[[ PASSAGE PROVIDED, beginning ]]
White Nose Syndrome May Be Unstoppable: Deadly Bat Disease Can Thrive in Caves Without Bats
The fungus responsible for the deadly bat disease white-nose syndrome (WNS) has been shown to thrive in cave environments without the presence of bats, a revelation seen as painfully bad news, as it suggests a reintroduction of bat populations to caves wiped out by WNS may not be possible.
Since it was first reported in in New York in 2006, WNS has killed nearly 7 million bats as it spread across North America. Although the flying mammals may make some people uncomfortable, bats are essential to the ecosystems in which they live, capable of eating thousands of insects in a single night and providing plants and crops with natural protection against swarms of hungry bugs.
The pest-control value of bats in the North American economy is estimated to be billions of dollars, according to the University of Akron researchers who conducted the fungus study.
WNS has now spread to 22 US states several Canadian territories. The damage WNS can have on a bat colony in one season is staggering. A population of 800,000 bats in one cave in Vermont was totally wiped out by WNS when it took root there, the researchers said.
The fungus that causes WNS is known as Pseudogymnoascus destructans, which is sometimes abbreviated to Pd.
Writing in the journal PLOS One, University of Akron biologist Hazel Barton and her colleagues report the nutritional source of the Pd fungus has shifted from cave soil to bats, but that it's still capable of thriving on its own without a bat host.
The research revealed the Pd produces several enzymes that permit the fungus to grow in the cave environment and support its development.
"The jump from the environment to the bat has come at the expense of some ability for Pd to grow in the environment, but not entirely," Barton said in a statement, adding that Pd still retains enough function to grow exclusively in caves in the absence of bats.
"The ability of the fungus to grow in caves absent of bats would mean that future attempts to reintroduce bats to caves would be doomed to failure," she said.
Barton said she plans to further research how sustainable the fungus is, which will help determine the future of bats amid the deadly disease.
[[ PASSAGE PROVIDED, end ]]
= ASSIGNED TASK A =
Decide whether each statement agrees with the passage on white-nose syndrome, answering yes or no and quoting the words that settle it: (i) WNS has killed nearly 7 million bats. (ii) The fungus that causes WNS cannot grow in caves where no bats are present. (iii) The fungus study appeared in the journal Nature.
= ASSIGNED TASK B =
According to the passage on white-nose syndrome, how large was the bat population in the Vermont cave that WNS wiped out?
The rows below are not used in this exercise.
[[ DATASET EXTRACT, beginning ]]
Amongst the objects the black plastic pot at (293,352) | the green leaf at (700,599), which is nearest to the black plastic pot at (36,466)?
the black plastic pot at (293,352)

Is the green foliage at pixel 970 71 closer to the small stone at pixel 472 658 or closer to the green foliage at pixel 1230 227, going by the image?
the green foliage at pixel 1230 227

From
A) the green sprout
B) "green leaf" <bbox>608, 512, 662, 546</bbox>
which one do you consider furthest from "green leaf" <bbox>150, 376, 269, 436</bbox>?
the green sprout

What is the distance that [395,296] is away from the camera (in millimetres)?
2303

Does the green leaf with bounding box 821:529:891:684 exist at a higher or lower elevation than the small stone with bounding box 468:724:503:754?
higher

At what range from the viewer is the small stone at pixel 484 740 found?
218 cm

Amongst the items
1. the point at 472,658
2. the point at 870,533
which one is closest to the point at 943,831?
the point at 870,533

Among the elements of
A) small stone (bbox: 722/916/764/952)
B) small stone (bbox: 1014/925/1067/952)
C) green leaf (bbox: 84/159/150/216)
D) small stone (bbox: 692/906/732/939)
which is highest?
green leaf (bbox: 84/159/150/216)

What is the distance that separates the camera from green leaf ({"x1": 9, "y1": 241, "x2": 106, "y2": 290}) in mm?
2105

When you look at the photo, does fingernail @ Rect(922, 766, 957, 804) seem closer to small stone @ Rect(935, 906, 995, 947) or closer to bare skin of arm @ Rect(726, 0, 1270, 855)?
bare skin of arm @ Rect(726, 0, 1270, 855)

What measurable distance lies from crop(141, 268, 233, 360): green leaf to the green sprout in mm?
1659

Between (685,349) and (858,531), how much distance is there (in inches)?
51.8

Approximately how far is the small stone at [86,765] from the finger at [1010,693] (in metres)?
[[ DATASET EXTRACT, end ]]
= YOUR RESPONSE A =
(i) Yes: "WNS has killed nearly 7 million bats as it spread across North America."
(ii) No: "Pd still retains enough function to grow exclusively in caves in the absence of bats."
(iii) No: "Writing in the journal PLOS One."

= YOUR RESPONSE B =
800,000 bats.